= What you need to do =
Which lines of the material below contain the string "with"? Find and copy each such line, treating uppercase and lowercase as different.

= Given entries =
<<<<
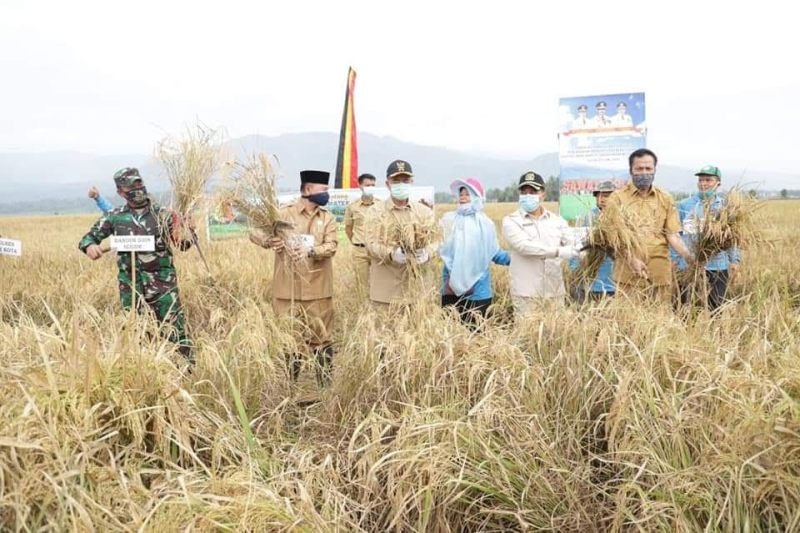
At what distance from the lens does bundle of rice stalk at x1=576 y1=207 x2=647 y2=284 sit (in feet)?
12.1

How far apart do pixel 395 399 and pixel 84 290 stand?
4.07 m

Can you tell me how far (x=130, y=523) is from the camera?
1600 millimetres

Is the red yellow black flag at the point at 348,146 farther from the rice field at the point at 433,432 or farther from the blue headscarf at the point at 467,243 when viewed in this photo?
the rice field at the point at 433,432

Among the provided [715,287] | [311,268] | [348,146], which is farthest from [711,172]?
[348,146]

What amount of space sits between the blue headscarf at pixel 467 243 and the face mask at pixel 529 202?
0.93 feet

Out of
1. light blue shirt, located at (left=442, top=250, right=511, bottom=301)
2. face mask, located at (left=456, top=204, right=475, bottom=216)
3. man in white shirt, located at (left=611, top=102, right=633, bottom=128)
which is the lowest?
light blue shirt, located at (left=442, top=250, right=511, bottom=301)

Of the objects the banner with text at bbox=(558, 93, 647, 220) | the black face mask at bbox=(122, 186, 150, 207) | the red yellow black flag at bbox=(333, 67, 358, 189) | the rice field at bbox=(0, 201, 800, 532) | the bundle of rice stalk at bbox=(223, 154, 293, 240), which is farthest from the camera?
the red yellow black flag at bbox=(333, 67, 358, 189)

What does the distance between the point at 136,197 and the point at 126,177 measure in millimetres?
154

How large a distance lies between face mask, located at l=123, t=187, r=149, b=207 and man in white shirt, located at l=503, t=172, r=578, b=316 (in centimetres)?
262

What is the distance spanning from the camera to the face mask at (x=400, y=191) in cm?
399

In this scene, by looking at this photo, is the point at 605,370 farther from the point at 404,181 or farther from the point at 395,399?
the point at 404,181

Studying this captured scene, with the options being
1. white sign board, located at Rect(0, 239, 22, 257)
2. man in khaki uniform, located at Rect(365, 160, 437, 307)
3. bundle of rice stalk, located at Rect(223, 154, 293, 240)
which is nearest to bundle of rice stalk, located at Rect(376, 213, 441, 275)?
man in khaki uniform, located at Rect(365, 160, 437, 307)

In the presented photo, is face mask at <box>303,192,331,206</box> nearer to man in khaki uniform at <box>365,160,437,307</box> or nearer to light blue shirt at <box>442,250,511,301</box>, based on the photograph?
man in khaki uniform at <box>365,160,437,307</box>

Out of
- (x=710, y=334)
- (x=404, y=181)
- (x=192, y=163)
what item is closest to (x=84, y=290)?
>>>>
= Correct answer =
Of the objects the banner with text at bbox=(558, 93, 647, 220) | the black face mask at bbox=(122, 186, 150, 207) | the red yellow black flag at bbox=(333, 67, 358, 189) | the rice field at bbox=(0, 201, 800, 532) | the bundle of rice stalk at bbox=(223, 154, 293, 240), which is farthest from the camera?
Studying this captured scene, with the options being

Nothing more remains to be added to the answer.